4.5 [geïntimeerde] heeft de overeenkomst getekend namens Agro Bemiddeling en namens Premium Flower Concepts, maar niet in eigen naam (in persoon). Nu [geïntimeerde] betwist dat hij zich tegenover Flower Direct borg heeft gesteld en op grond van het bepaalde in artikel 7:859 lid 1 BW een particuliere borgtocht in beginsel slechts door een door de borg ondertekend geschrift kan worden bewezen, is niet komen vast te staan dat [geïntimeerde] zich borg heeft gesteld. Indien [geïntimeerde], zoals Flower Direct op grond van de onder 4.4 genoemde omstandigheden stelt, maar [geïntimeerde] betwistte, zou moeten worden aangemerkt als partij bij de overeenkomst, laat dat onverlet dat [geïntimeerde] de overeenkomst niet in eigen naam heeft ondertekend. De ondertekening namens Agro Bemiddeling en/ of namens Premium Flower Concepts kan niet worden begrepen als een ondertekeningen in eigen naam, reeds niet omdat [geïntimeerde] betwist dat hij met die ondertekening ook heeft bedoeld in eigen naam te tekenen. Bovendien verzet het beschermingskarakter van het bewijsvoorschrift van artikel 7:859 lid 1 BW zich tegen die door Flower Direct voorgestane uitleg van de ondertekening namens de genoemde vennootschappen. De e-mail van 29 september 2008 van [geïntimeerde] maakt het vorenstaande niet anders, reeds niet omdat genoemde e-mail evenmin een door [geïntimeerde] ondertekend geschrift is. Uit het vorenstaande volgt dat de eerste grief faalt.
4.8 De vierde grief mist naast de voorgaande zelfstandige betekenis en kan reeds om die reden niet tot de verlangde vernietiging van de bestreden vonnissen voeren.
5. Slotsom
De grieven falen. De vonnissen waarvan beroep dienen te worden bekrachtigd.
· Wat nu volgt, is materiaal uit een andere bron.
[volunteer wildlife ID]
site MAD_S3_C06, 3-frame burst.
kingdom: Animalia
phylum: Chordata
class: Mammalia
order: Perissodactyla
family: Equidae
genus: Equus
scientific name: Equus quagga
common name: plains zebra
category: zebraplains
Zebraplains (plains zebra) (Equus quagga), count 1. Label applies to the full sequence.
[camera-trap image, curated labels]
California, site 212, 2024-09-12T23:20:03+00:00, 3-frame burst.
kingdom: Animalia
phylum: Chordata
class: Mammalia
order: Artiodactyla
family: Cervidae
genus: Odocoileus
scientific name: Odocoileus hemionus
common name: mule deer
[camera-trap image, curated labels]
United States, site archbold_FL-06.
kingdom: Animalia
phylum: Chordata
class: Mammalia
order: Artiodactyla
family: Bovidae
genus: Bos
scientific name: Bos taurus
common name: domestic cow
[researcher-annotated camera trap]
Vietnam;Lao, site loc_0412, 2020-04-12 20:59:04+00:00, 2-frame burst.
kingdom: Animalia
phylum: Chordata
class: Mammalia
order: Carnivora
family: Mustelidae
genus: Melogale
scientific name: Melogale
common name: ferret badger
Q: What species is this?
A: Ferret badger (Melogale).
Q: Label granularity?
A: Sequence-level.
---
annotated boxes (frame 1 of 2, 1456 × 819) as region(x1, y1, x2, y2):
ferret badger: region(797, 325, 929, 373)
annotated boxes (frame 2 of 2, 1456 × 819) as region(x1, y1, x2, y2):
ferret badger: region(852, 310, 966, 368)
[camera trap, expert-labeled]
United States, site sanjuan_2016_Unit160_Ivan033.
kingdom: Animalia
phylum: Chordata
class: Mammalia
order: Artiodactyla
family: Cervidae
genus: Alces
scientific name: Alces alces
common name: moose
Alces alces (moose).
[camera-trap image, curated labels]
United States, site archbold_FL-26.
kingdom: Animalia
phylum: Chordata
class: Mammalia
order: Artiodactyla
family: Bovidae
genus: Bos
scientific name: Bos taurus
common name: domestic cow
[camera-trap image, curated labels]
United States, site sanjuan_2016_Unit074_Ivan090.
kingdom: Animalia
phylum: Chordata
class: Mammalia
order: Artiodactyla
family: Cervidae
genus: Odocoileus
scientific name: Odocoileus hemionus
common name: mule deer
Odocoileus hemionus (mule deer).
Het hof passeert het bewijsaanbod van Flower Direct, nu zij heeft nagelaten voldoende gespecificeerd te vermelden welke feiten zij aanbiedt te bewijzen die, indien bewezen, het hof tot een ander oordeel zouden kunnen brengen. Als in het ongelijk gestelde partij dient Flower Direct in de kosten van het hoger beroep verwezen te worden.
6. Beslissing
Het hof:
bekrachtigt de vonnissen waarvan beroep;
verwijst Flower Direct in de kosten van dit hoger beroep, tot op deze uitspraak aan de zijde van [geïntimeerde] begroot op € 649,- aan verschotten en € 4.893,- voor salaris advocaat;
verklaart de kostenveroordeling uitvoerbaar bij voorraad.
Dit arrest is gewezen door mrs. J. Wortel, M.P. van Achterberg en E.J.H. Schrage en uitgesproken ter openbare terechtzitting van 8 november 2011 door de rolraadsheer.